The fantasy of an exotic paradise that’s bathed in golden rum and occupied by the exclusive aroma of its famed cigars; its people — much like its buildings — painted in vibrant personalities.

For decades, Americans have been shut out from the Cuban country due to its Communist regime. In that time, the depths of Cuba’s culture have been explored and romanticized by Hollywood, leaving Americans in awe and with a thirst that only a few glasses of rum can attempt to quench, until now.

On Tuesday, the U.S. Treasury Department announced its decision to loosen its grip on the restrictions it has on the communist island nation, making it easier for Americans to travel to the nation, along with improving our country’s relationship with Cuba and its people.

Prior to the announcement, American travelers were afforded the opportunity to visit Cuba solely in groups that were in line with and approved by U.S. government regulations.

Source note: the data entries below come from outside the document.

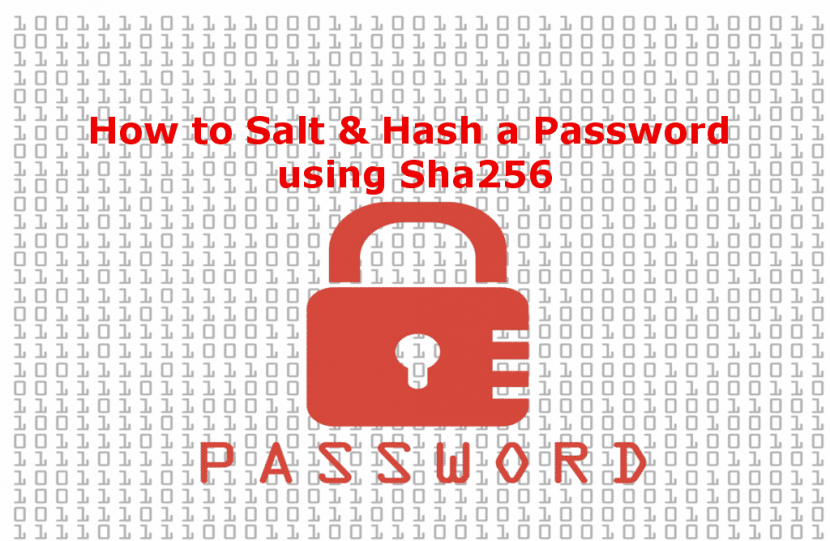 how to salt and hash a password in php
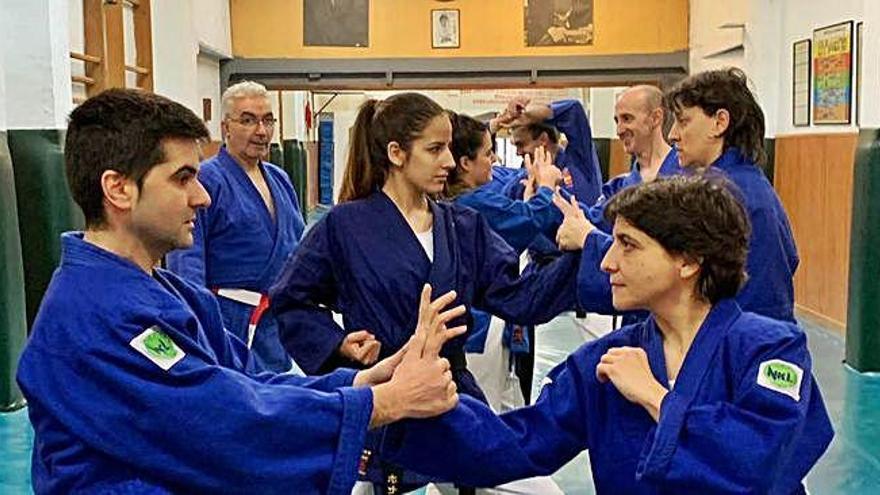 El Shotokan Benavente impartirá un curso de defensa personal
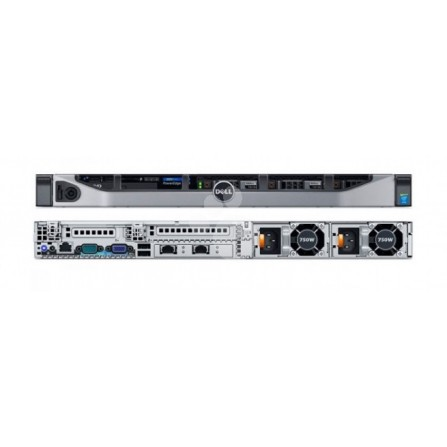 Serveur Dell PowerEdge R430 | 2x 300 Go | Rack 1U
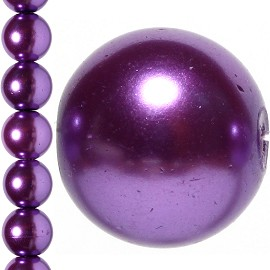 40pc 10mm Faux Pearl Bead Spacer Purple JF1077
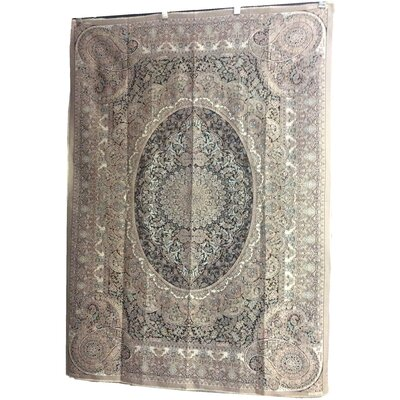 One-of-a-Kind Magill Hand-Knotted Wool Ivory/Beige Area Rug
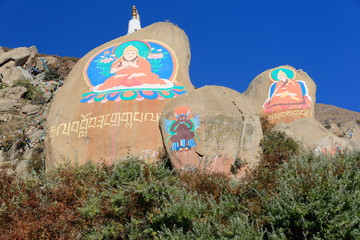Mani stones-om mani padme hum. Drepung monast.-Tibet. 1202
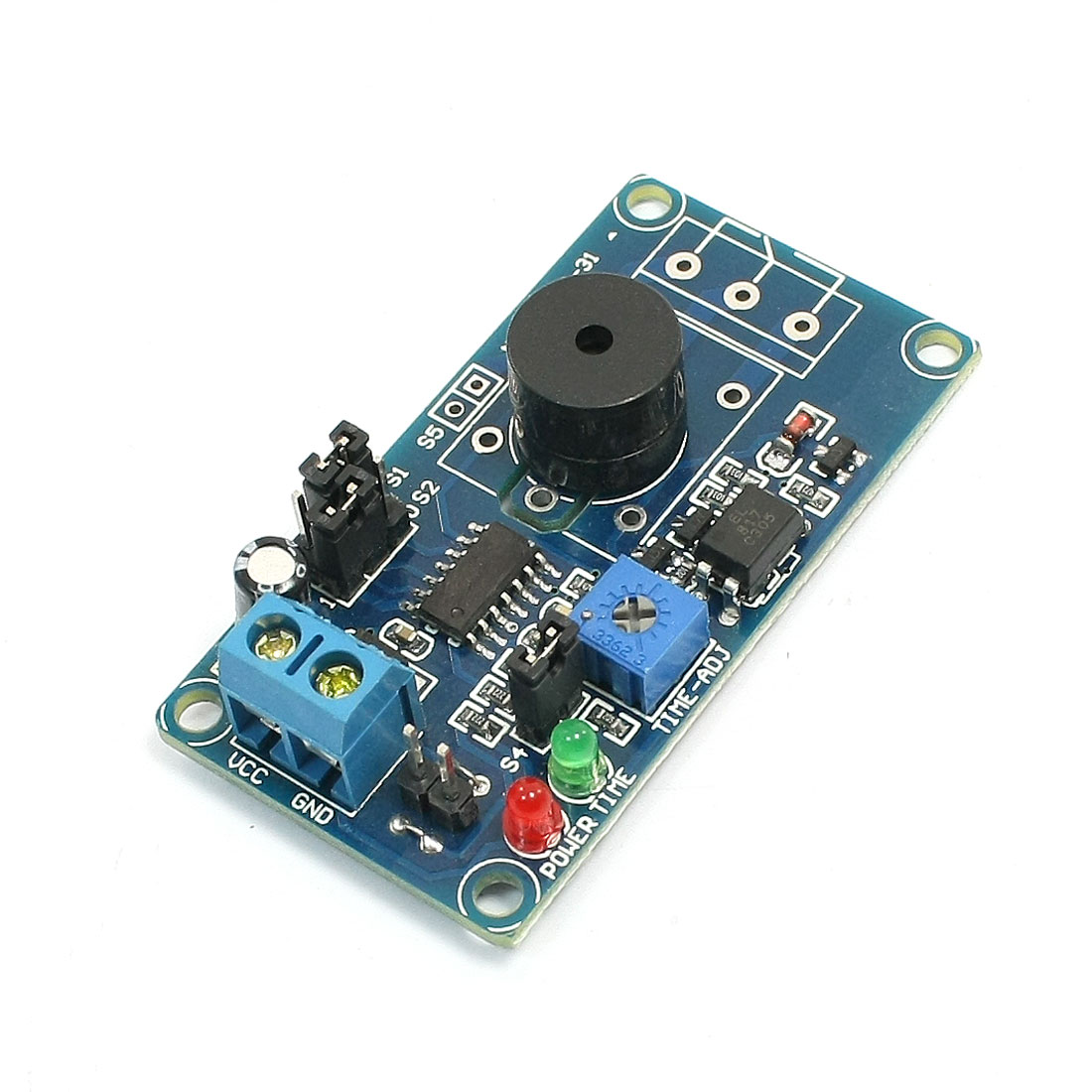 DC 5V 0.1S-1H Adjustable Time Delay Relay 85dB Alarm Module Board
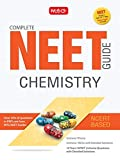 q? encoding=UTF8&ASIN=9385966367&Format= SL160 &ID=AsinImage&MarketPlace=IN&ServiceVersion=20070822&WS=1&tag=pais0f0 21 5 Chemistry Books For NEET 2017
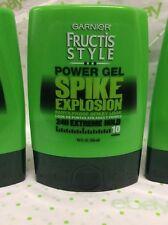 LOT OF 6 Garnier Fructis Style Spike Explosion Power Gel, 9 Fluid Ounce Each NEW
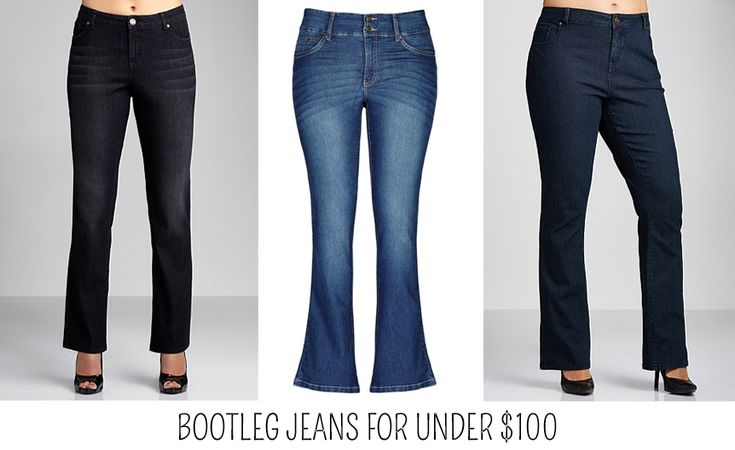 This is Meagan Kerr: Plus size jeans under $100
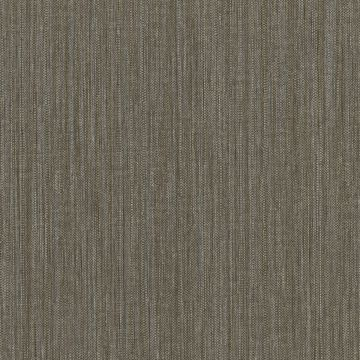 Picture of Derrie Brown Distressed Texture Wallpaper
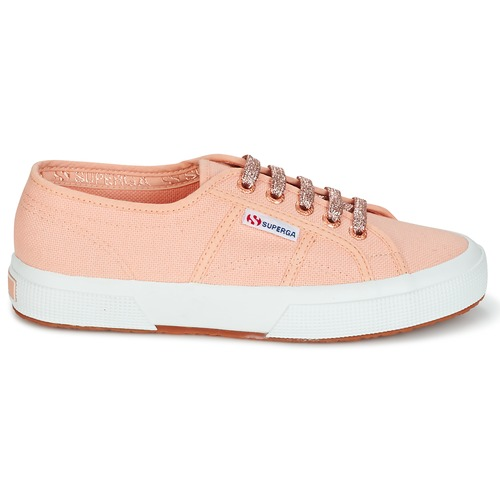 Superga 2750 CLASSIC SUPER GIRL EXCLUSIVE Pêche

The amended regulations, however, now offer U.S. travelers a much more lenient route to exploring the once forbidden paradise and its people.

Travelers can now embark individually by using the trip down south as an educational tour that includes a full schedule of educational activities focused on enhancing contact with the Cuban people, along with supporting civil society in Cuba. So long as they document these activities, travelers will not require special permission from the United States government to go and come as they please to the island.

According to the press release issued by the Treasury Department, the amendment is meant to make educational travel to Cuba more accessible and affordable for U.S. citizens while encouraging direct engagement between Cubans and Americans.

The news comes just days before President Obama and First Lady Michelle Obama take a three-day trip to the nation. Obama will be the first sitting President to visit Cuba since Calvin Coolidge’s visit in 1928.

U.S. President Barack Obama (R) and President Raul Castro (L) of Cuba shake hands during a bilateral meeting at the United Nations Headquarters on September 29, 2015 in New York City. Castro and Obama are in New York City to attend the 70th anniversary general assembly meetings. (Photo by Anthony Behar-Pool/Getty Images)
U.S. President Barack Obama (R) and President Raul Castro (L) of Cuba (Photo by Anthony Behar-Pool/Getty Images)

While many believe the trip to be a symbol of respect and hope for future progress in relations between the two nations, a push by Americans and Cuban officials has led to an agreement on a series of deals before President Obama’s visit.

Along with the revised travel regulations, a deal has been agreed upon that will allow Cuban citizens to earn a salary in the United States, along with providing an avenue that makes it easier for Cubans to use dollars in financial transactions with American banks.

Both financial deals play a pivotal role for Cuban baseball players, who aspire to play in the Major Leagues without having to defect from their country first. It is something many had hoped would come to fruition with the news of Obama attending the match between the MLB’s Tampa Bay Rays and the Cuban National team in Havana on March 22.

Treasury Secretary Jack Lew has since labeled the recent regulation revisions as a way to empower the Cuban nation.

“We continue to break down economic barriers, empower the Cuban people and advance their financial freedom,”

The Treasury Department also noted that the two countries would resume postal service on Wednesday (3/17) after five decades of interrupted service due in part to the United States’ attempt to isolate the Fidel Castro-led government.

So, while Americans might not be able to dive into the exotic fantasy of rum and cigars just yet, the amendments announced Tuesday offer American citizens an even better opportunity to invest and educate themselves on the people and culture behind the iconic island.